■ **WORK TO DO**: Copy the material word for word, beginning at the line containing "Of the available" and continuing through the line containing "87.6 inches", and omit the pictures.

[BEGIN]

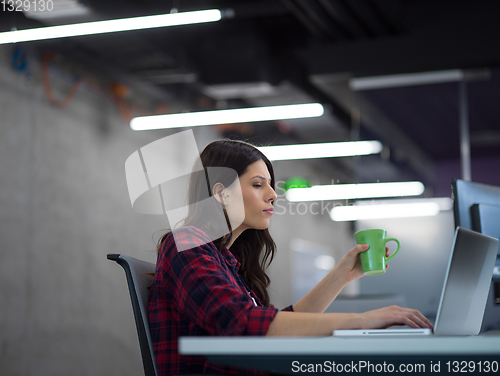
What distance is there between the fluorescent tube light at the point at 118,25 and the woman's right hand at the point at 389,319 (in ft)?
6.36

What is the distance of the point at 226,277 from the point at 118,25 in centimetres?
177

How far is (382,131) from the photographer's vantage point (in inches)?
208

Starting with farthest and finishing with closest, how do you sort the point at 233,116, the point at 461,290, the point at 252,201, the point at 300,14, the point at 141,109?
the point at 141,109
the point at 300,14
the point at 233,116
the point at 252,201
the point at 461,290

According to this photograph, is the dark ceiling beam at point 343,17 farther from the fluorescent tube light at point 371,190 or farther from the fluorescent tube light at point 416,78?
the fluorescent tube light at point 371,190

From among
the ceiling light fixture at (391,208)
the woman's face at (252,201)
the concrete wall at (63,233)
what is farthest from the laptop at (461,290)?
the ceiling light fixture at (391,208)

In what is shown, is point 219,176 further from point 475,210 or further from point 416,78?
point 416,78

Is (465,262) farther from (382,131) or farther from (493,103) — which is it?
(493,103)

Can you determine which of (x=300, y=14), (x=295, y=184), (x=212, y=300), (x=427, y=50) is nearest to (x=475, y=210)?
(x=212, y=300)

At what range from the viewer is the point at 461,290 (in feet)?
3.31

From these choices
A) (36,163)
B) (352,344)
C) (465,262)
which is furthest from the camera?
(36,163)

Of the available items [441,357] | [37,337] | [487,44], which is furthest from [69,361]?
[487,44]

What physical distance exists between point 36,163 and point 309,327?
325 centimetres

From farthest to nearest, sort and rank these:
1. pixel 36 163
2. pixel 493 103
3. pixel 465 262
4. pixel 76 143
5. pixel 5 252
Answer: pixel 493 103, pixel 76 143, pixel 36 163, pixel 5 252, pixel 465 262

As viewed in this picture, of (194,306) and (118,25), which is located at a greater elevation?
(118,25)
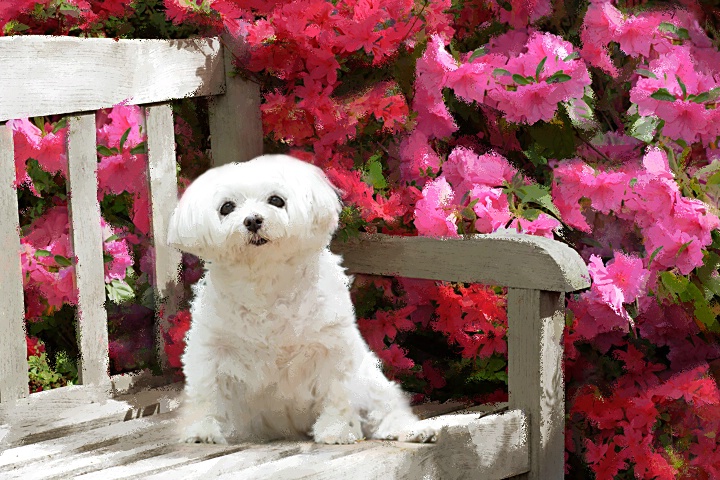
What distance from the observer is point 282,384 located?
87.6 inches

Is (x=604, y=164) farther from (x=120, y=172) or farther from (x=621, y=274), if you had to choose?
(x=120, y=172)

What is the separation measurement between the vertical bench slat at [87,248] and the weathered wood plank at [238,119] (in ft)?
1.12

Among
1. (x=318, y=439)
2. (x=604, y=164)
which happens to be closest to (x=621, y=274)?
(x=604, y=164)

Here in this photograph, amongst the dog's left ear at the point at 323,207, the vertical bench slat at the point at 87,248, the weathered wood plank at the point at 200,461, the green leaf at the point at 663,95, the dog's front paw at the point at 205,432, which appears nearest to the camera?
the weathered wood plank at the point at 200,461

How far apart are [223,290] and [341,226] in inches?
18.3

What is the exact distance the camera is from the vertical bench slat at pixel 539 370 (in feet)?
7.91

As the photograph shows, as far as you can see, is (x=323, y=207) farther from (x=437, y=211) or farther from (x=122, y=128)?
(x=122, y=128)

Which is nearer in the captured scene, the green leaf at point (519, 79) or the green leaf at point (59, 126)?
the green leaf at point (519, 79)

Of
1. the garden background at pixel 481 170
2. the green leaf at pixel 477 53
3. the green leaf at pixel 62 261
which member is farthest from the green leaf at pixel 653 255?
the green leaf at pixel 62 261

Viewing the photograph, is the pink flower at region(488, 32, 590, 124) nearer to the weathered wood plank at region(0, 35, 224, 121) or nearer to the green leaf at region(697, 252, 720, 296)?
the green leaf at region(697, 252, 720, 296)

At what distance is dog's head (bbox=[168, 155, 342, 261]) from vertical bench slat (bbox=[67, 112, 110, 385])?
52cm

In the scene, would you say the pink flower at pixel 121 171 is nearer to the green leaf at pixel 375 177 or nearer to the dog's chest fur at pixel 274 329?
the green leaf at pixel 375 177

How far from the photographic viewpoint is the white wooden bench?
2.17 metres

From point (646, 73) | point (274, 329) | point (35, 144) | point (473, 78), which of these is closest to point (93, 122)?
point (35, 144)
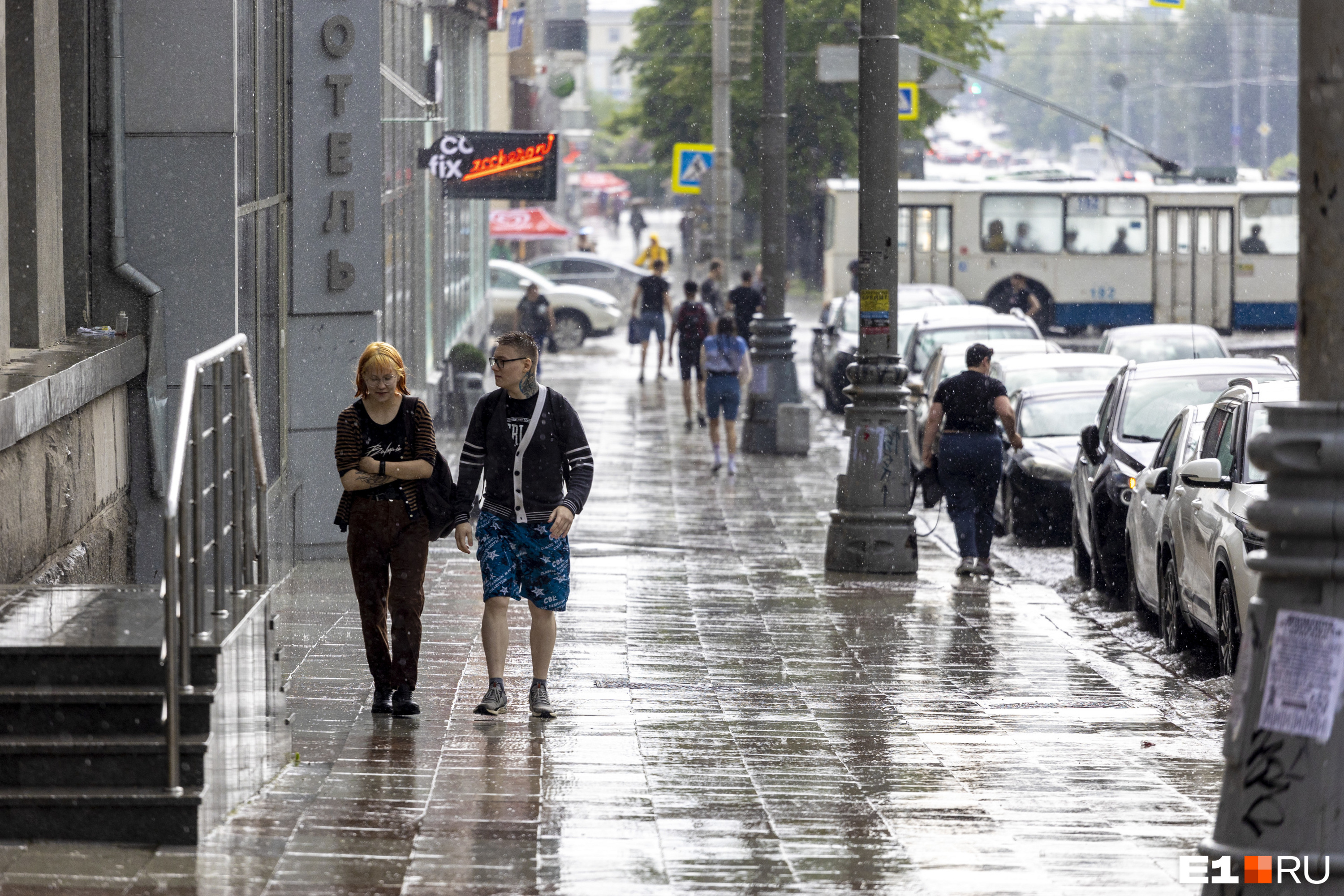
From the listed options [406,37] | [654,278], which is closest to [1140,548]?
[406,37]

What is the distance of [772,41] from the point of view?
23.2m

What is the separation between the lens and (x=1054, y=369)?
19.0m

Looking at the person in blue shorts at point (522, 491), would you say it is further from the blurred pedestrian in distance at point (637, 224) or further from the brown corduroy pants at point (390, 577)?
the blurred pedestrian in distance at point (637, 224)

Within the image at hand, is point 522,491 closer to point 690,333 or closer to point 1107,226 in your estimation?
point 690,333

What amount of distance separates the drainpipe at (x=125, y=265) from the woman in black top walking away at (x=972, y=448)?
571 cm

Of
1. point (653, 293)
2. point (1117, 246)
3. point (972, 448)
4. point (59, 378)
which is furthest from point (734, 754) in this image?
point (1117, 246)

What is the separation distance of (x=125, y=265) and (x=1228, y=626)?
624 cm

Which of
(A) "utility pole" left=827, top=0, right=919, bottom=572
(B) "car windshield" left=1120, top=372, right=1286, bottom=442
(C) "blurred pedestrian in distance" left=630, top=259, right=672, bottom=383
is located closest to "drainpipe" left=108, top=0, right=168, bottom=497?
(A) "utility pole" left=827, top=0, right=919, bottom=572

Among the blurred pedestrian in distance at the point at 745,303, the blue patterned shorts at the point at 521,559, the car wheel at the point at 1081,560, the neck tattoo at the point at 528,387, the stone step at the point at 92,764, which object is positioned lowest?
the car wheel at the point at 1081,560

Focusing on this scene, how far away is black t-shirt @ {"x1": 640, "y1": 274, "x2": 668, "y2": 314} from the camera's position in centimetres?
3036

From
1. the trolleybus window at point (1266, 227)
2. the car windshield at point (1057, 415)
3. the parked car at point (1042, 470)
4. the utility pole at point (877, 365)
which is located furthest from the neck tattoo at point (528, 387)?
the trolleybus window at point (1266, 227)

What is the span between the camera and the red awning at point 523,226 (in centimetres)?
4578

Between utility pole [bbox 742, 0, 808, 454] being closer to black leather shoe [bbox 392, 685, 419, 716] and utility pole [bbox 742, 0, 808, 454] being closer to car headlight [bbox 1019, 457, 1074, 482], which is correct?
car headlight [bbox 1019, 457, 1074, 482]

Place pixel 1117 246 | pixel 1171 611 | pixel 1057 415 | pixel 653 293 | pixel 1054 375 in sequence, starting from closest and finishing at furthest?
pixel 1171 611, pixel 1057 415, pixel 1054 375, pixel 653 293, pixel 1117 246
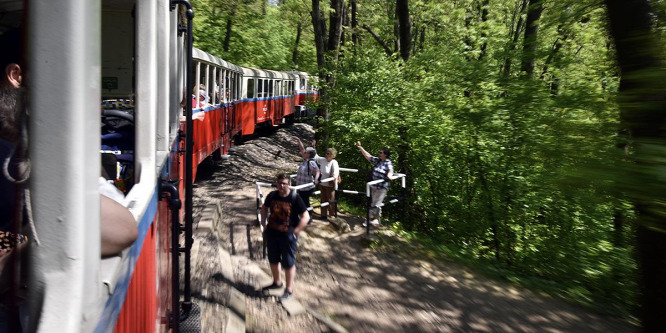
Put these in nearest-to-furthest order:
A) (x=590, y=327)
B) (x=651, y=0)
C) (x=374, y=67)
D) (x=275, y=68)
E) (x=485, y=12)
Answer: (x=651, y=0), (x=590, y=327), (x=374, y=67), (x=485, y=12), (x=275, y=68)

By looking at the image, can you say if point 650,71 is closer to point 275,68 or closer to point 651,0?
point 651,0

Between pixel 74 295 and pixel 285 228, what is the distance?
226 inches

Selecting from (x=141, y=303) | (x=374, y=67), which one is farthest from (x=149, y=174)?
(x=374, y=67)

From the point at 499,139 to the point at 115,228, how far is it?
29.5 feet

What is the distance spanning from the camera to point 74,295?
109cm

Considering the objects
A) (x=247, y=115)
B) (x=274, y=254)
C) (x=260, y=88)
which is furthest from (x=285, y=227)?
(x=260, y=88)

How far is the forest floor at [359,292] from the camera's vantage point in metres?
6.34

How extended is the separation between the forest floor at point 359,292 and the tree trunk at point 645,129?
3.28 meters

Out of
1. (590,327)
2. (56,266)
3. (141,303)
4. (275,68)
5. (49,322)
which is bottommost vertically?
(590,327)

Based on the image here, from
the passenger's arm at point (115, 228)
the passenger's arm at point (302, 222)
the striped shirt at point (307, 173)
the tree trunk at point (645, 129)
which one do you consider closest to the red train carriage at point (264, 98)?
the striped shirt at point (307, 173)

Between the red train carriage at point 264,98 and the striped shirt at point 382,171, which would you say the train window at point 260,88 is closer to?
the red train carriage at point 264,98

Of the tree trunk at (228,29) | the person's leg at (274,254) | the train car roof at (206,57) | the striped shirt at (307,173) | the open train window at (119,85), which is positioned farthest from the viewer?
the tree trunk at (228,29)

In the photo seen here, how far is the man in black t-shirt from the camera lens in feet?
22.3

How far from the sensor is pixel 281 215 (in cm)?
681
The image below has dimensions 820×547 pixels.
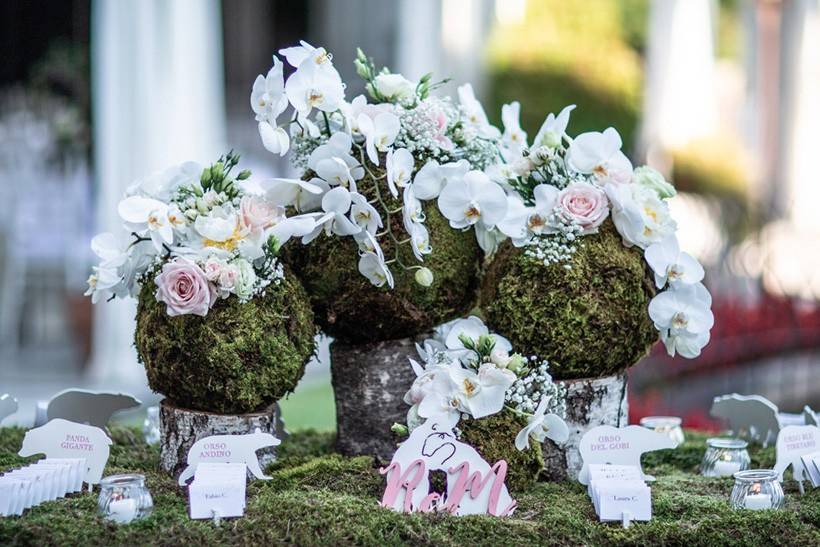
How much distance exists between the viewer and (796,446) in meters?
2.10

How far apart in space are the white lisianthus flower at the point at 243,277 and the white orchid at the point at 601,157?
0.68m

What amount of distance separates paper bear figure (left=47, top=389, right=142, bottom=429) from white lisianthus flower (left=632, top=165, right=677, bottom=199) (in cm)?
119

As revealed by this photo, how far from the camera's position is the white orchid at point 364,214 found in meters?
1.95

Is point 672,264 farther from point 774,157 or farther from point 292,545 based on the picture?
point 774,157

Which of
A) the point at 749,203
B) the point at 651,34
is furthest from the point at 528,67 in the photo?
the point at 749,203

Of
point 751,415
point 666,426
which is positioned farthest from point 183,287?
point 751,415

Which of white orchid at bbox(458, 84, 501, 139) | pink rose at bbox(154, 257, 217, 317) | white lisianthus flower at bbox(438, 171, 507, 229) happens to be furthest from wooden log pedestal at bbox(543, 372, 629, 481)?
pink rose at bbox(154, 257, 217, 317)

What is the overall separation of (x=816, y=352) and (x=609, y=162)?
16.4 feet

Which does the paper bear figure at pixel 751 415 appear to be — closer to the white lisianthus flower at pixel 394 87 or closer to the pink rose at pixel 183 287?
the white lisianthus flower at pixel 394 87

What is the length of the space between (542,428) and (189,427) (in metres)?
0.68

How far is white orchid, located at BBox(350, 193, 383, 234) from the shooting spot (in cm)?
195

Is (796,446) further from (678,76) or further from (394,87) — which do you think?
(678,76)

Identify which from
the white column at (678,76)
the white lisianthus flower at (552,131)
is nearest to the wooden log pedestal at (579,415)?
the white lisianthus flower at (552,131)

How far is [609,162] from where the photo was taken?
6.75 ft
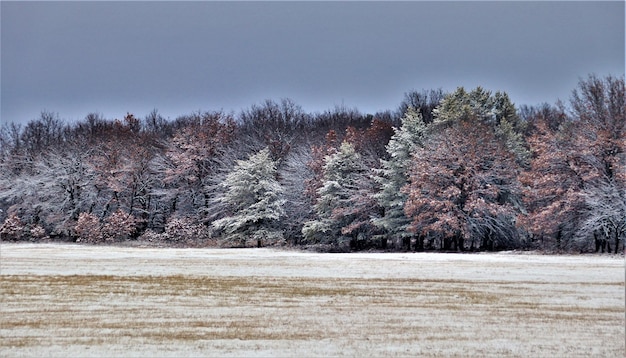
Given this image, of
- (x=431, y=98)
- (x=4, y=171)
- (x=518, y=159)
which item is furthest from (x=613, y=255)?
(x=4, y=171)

[END]

■ **ANSWER TO THE EXERCISE**:
Of the available items [441,357] | [37,337] | [487,44], which is furthest from [69,361]?
[487,44]

What physical distance exists between point 36,163 and point 309,327?
325 centimetres

From farthest to nearest, sort and rank these:
1. pixel 36 163
2. pixel 493 103
3. pixel 465 262
4. pixel 76 143
5. pixel 5 252
Answer: pixel 493 103, pixel 76 143, pixel 36 163, pixel 5 252, pixel 465 262

As viewed in this picture, of (194,306) and (118,25), which is located at a greater elevation?
(118,25)
What distance from the observer is point 282,384 located?
87.6 inches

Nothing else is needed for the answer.